**BRIEF:**
Write out exactly the lines running from the line that includes "How far away" to the end of the data, both ends included, and nothing besides.
--- begin STORED DATA ---
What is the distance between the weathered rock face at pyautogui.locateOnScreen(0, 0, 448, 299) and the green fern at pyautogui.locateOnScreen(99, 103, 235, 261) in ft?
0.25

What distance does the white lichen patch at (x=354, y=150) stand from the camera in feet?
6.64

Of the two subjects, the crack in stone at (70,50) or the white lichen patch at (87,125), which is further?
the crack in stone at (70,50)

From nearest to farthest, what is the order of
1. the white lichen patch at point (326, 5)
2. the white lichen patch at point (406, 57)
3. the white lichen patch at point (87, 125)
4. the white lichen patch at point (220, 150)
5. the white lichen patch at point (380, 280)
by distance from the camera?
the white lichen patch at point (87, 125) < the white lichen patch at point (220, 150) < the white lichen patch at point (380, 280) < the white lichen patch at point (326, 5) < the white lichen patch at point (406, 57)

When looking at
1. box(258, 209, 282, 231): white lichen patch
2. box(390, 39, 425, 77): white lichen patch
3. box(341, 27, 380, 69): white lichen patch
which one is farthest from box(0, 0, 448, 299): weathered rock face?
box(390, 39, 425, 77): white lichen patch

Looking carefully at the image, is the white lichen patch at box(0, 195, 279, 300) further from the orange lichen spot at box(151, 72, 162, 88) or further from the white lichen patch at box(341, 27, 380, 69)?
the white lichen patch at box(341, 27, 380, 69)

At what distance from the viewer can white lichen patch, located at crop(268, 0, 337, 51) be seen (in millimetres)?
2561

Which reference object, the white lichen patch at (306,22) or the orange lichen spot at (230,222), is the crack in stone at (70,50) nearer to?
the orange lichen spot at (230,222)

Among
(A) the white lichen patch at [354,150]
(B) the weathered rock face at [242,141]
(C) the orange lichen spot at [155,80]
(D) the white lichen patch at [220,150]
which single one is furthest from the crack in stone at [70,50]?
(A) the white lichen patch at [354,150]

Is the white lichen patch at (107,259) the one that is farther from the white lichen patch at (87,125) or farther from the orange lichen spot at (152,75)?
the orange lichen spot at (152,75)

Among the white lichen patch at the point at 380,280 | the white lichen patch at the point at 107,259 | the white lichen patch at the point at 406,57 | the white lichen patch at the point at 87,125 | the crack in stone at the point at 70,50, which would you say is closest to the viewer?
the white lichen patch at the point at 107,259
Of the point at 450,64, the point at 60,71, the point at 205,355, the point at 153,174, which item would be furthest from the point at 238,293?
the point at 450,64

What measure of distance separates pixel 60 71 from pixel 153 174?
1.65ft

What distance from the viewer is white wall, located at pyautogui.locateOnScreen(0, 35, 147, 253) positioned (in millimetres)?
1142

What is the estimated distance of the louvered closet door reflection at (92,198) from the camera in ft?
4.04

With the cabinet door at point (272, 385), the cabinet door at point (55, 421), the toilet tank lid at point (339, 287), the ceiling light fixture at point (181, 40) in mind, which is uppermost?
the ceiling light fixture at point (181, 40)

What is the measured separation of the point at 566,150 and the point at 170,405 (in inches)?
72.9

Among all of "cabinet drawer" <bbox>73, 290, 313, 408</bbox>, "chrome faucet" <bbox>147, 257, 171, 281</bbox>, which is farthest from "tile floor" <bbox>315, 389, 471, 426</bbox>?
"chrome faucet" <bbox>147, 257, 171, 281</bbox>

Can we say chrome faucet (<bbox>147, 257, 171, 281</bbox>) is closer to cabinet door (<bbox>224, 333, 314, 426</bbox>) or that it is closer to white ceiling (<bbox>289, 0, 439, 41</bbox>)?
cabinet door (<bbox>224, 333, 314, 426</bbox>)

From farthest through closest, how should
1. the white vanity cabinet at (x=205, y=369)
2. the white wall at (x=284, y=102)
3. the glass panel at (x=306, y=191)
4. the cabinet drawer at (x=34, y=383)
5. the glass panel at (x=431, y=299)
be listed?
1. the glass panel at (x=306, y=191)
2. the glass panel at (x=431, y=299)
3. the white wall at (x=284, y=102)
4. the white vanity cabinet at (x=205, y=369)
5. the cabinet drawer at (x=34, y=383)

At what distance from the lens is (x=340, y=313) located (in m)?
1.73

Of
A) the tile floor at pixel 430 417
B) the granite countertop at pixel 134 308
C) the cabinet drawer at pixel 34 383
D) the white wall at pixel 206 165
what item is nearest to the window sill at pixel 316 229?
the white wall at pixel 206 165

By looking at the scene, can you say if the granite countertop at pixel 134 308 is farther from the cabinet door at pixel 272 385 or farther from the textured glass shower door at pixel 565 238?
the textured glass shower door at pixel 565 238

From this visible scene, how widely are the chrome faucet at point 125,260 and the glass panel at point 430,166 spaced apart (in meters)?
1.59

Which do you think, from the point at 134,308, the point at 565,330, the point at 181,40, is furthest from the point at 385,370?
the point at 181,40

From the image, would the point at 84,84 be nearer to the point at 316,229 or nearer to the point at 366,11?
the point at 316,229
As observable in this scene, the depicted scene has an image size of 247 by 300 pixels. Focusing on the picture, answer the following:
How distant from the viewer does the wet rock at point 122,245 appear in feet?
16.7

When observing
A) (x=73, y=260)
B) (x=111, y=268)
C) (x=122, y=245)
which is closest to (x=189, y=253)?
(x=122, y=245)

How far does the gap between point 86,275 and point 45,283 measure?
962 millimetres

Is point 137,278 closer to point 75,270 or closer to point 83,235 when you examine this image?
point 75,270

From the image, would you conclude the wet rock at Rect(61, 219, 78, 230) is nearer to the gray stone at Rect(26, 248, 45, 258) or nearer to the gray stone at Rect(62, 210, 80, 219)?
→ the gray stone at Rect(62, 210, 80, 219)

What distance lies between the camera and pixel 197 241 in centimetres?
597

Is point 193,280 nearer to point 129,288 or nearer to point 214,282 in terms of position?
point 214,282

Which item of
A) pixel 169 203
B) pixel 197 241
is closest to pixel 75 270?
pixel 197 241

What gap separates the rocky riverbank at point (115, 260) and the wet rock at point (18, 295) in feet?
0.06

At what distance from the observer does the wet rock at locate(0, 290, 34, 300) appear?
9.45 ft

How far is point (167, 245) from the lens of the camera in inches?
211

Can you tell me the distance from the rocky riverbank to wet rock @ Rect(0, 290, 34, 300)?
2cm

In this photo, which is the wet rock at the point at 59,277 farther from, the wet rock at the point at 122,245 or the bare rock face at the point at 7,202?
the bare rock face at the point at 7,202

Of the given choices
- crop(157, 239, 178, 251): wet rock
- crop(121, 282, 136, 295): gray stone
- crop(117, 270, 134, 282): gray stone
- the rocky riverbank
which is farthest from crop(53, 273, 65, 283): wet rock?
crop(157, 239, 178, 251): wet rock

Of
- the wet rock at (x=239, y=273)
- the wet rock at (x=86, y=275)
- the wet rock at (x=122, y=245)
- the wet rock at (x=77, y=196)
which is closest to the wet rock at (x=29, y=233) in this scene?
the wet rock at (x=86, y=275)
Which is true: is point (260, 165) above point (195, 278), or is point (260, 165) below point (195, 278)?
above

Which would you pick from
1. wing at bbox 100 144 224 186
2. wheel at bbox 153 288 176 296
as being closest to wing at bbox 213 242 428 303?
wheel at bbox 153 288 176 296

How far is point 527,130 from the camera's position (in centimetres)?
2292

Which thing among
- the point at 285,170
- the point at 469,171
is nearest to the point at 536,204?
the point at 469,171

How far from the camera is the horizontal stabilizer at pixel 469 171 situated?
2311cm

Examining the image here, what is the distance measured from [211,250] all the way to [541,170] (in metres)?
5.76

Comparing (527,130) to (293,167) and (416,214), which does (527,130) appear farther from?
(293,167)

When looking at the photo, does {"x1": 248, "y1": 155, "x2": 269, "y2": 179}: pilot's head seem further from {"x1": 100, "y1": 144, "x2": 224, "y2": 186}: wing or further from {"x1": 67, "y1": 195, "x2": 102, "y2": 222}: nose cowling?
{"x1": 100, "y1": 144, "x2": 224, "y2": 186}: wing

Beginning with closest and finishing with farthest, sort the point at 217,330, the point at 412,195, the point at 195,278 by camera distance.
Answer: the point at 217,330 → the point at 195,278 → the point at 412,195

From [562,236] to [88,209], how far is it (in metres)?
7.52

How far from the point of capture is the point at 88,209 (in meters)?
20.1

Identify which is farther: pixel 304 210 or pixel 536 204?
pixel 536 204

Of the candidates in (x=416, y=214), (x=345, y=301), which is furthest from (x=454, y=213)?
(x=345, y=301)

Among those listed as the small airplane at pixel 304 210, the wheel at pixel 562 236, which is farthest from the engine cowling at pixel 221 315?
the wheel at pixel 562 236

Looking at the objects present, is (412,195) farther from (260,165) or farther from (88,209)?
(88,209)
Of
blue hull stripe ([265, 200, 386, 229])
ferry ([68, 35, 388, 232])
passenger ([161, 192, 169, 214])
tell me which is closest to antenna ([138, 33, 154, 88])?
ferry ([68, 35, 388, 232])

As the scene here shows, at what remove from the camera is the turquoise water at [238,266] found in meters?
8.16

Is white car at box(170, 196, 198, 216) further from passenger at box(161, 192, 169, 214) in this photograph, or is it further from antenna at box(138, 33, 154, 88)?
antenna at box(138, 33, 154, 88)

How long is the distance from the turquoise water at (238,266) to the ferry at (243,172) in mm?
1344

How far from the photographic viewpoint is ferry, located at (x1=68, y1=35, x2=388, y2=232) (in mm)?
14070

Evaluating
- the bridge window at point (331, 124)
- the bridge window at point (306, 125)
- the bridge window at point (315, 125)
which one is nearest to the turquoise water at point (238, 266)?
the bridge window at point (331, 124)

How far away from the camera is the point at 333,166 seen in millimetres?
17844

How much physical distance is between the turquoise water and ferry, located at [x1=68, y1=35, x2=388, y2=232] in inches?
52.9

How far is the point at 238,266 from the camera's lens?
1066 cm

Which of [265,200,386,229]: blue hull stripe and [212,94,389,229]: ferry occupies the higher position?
--- end STORED DATA ---
**REPLY TO THE EXERCISE:**
How far away from the camera is the point at 333,166 seen in millimetres?
17844

How much physical distance is between the turquoise water and ferry, located at [x1=68, y1=35, x2=388, y2=232] in inches?
52.9

How far is the point at 238,266 from the camera's lens?
1066 cm

Which of [265,200,386,229]: blue hull stripe and [212,94,389,229]: ferry occupies the higher position?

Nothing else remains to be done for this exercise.